Power Mobility Interim Final Rule
In August, CMS published an IFR that eliminated the CMN for wheelchairs and substituted extensive documentation from the medical records. The rule also requires a "face-to-face" evaluation of the beneficiary that must take place within 30 days of the order for the power wheelchair. The supplier must also have a written order prior to delivery of the wheelchair. The rule went into effect Oct. 25, 2005, although CMS accepted comments through Nov. 25, 2005. Language in the Senate appropriations bill would require CMS to withdraw the IFR and issue an NPRM in its place. A final rule would follow early next year. The delay comes with a price tag--a 1.5% reduction reimbursement for power wheelchairs in 2006.

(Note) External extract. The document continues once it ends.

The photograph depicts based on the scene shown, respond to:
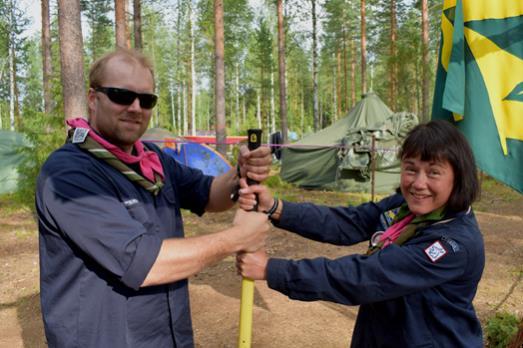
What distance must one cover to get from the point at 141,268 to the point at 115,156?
556 mm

Mobility LCD and New Codes
The suite of changes on mobility included a DMERC local coverage determination in September that surprised everyone with new power wheelchair codes. In order to qualify their products under the new codes, manufacturers would have been required to subject their products to extensive testing on a much abbreviated time frame. In response to concerns raised by manufacturers, CMS announced a delay in the implementation of the codes. CMS is assembling a panel of industry experts to advise it in the code development process. No deadline has be en set for implementing new codes. In the meantime, the LCD will remain in abeyance.
DMERC Transition, Appeals
In 2006, the DMERCs will transition to Medicare Administrative Contractors or MACs. MACs will no longer have medical directors. That function transfers to program safety contractors. Also, effective Jan. 1, 2005, the new appeals process kicks in for DMEPOS providers. The process consolidates Part A and Part B appeals, eliminates the in-person fair hearing for Part B, and generally is more formal than the current process.